Data shown START
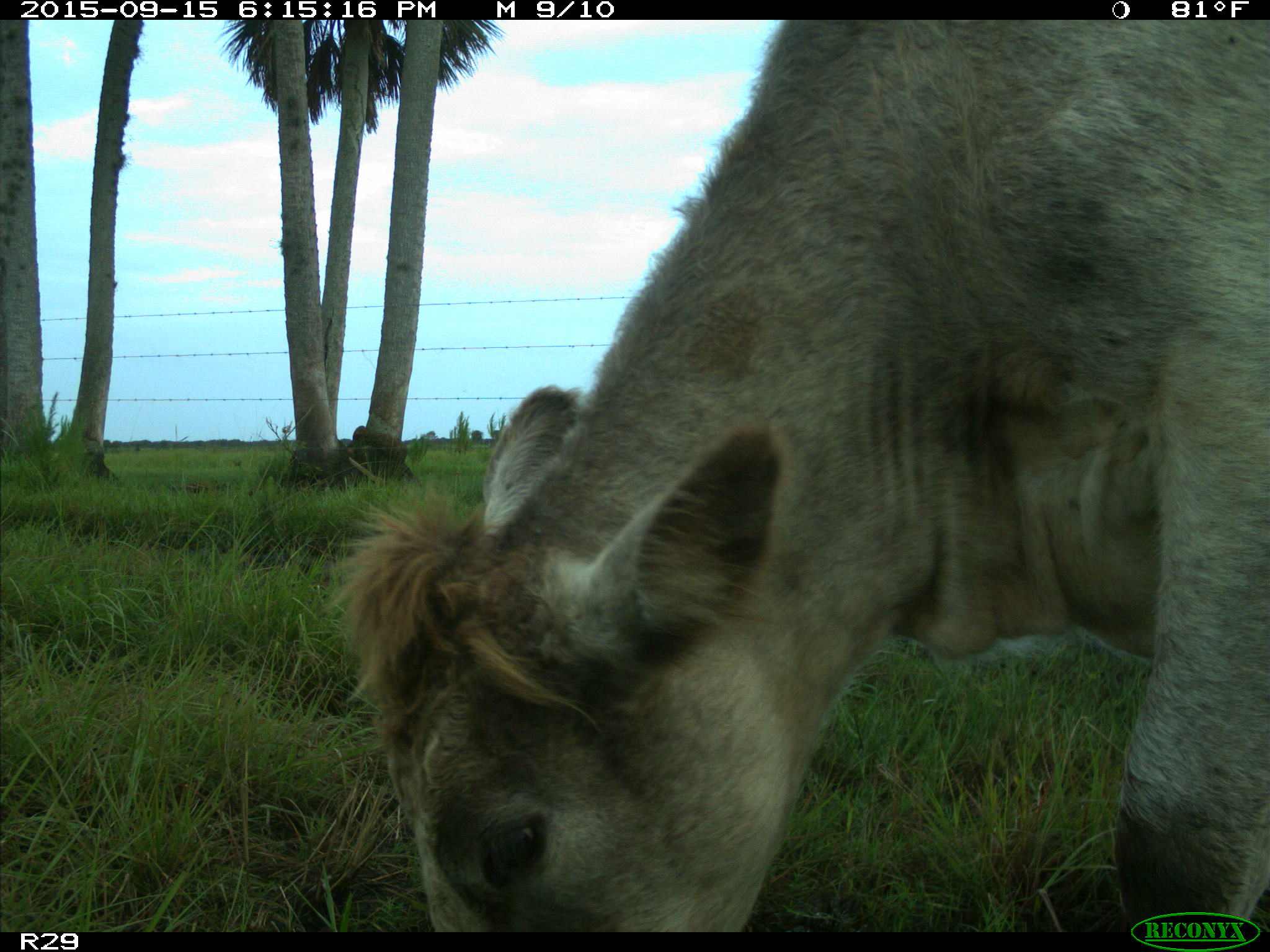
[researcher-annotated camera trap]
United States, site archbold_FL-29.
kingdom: Animalia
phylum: Chordata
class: Mammalia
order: Artiodactyla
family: Bovidae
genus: Bos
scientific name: Bos taurus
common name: domestic cow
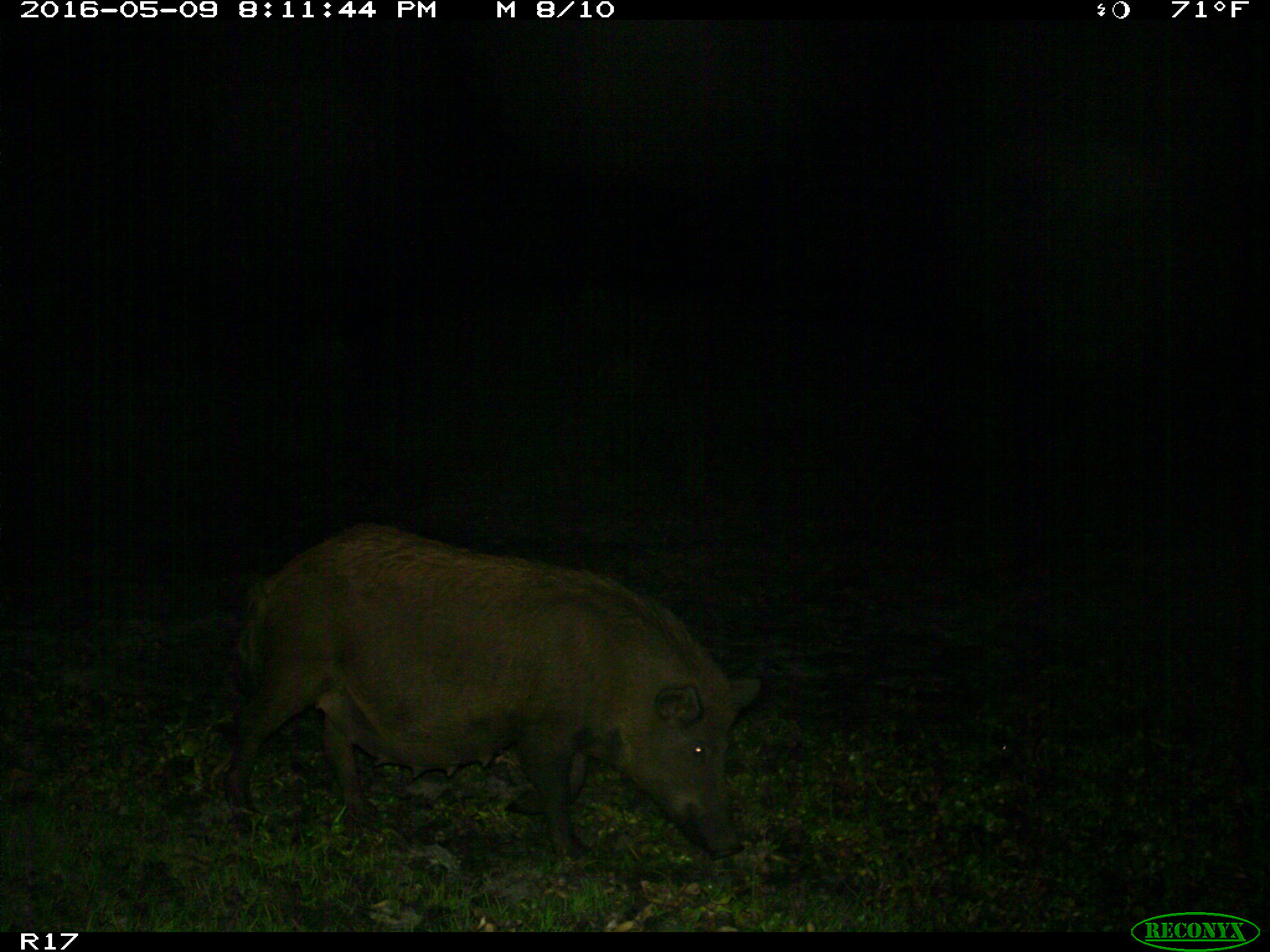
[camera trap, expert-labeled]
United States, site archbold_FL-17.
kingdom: Animalia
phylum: Chordata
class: Mammalia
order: Artiodactyla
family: Suidae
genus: Sus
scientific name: Sus scrofa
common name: wild boar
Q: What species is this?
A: Sus scrofa (wild boar).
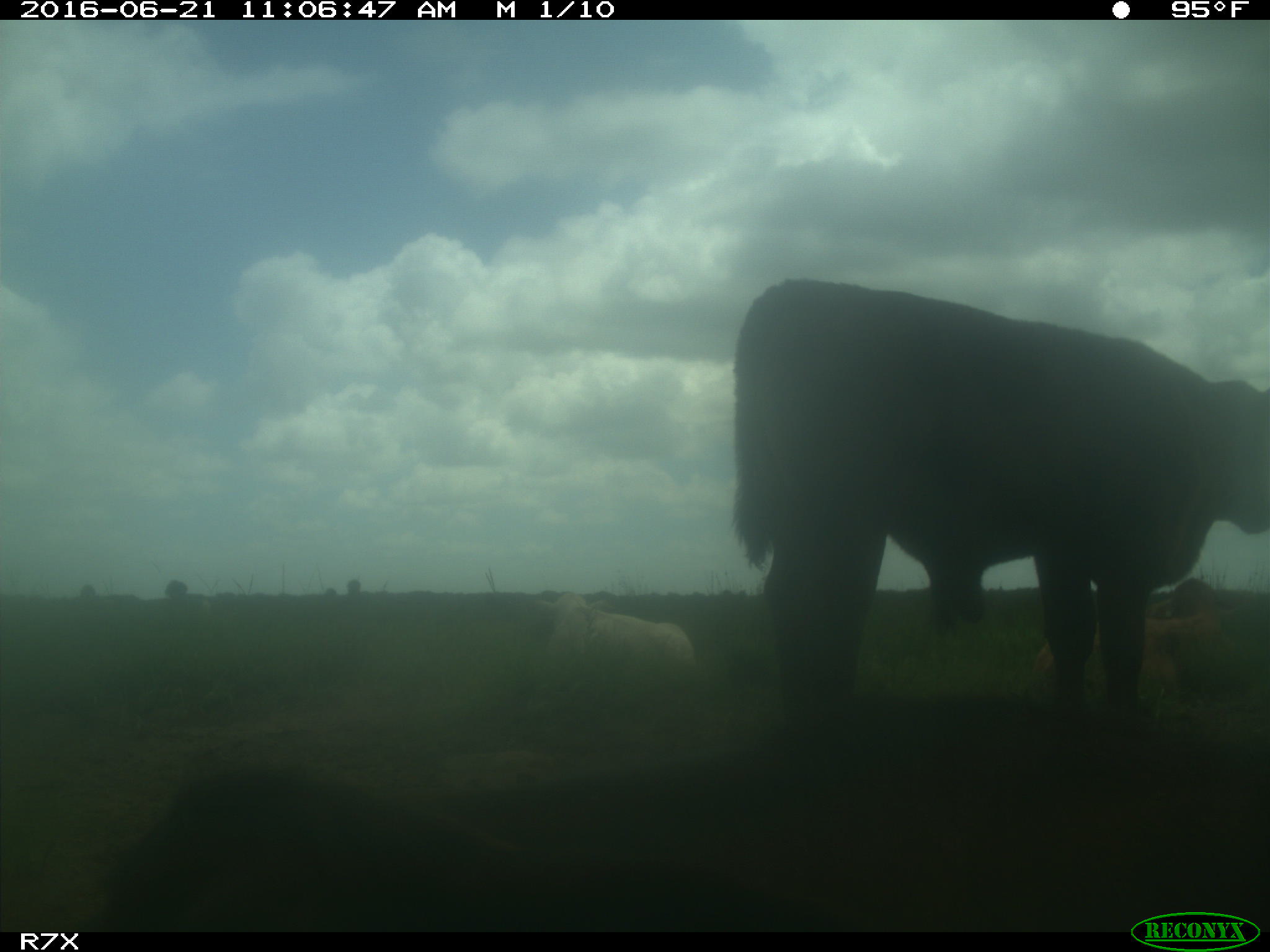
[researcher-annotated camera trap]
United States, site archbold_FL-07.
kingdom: Animalia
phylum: Chordata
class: Mammalia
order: Artiodactyla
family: Bovidae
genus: Bos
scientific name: Bos taurus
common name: domestic cow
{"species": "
Data shown END
● **Work instructions**
With images left out, the data must be transcribed exactly.

● **Exercise output**
[researcher-annotated camera trap]
United States, site archbold_FL-29.
kingdom: Animalia
phylum: Chordata
class: Mammalia
order: Artiodactyla
family: Bovidae
genus: Bos
scientific name: Bos taurus
common name: domestic cow
[camera trap, expert-labeled]
United States, site archbold_FL-17.
kingdom: Animalia
phylum: Chordata
class: Mammalia
order: Artiodactyla
family: Suidae
genus: Sus
scientific name: Sus scrofa
common name: wild boar
Q: What species is this?
A: Sus scrofa (wild boar).
[researcher-annotated camera trap]
United States, site archbold_FL-07.
kingdom: Animalia
phylum: Chordata
class: Mammalia
order: Artiodactyla
family: Bovidae
genus: Bos
scientific name: Bos taurus
common name: domestic cow
{"species": "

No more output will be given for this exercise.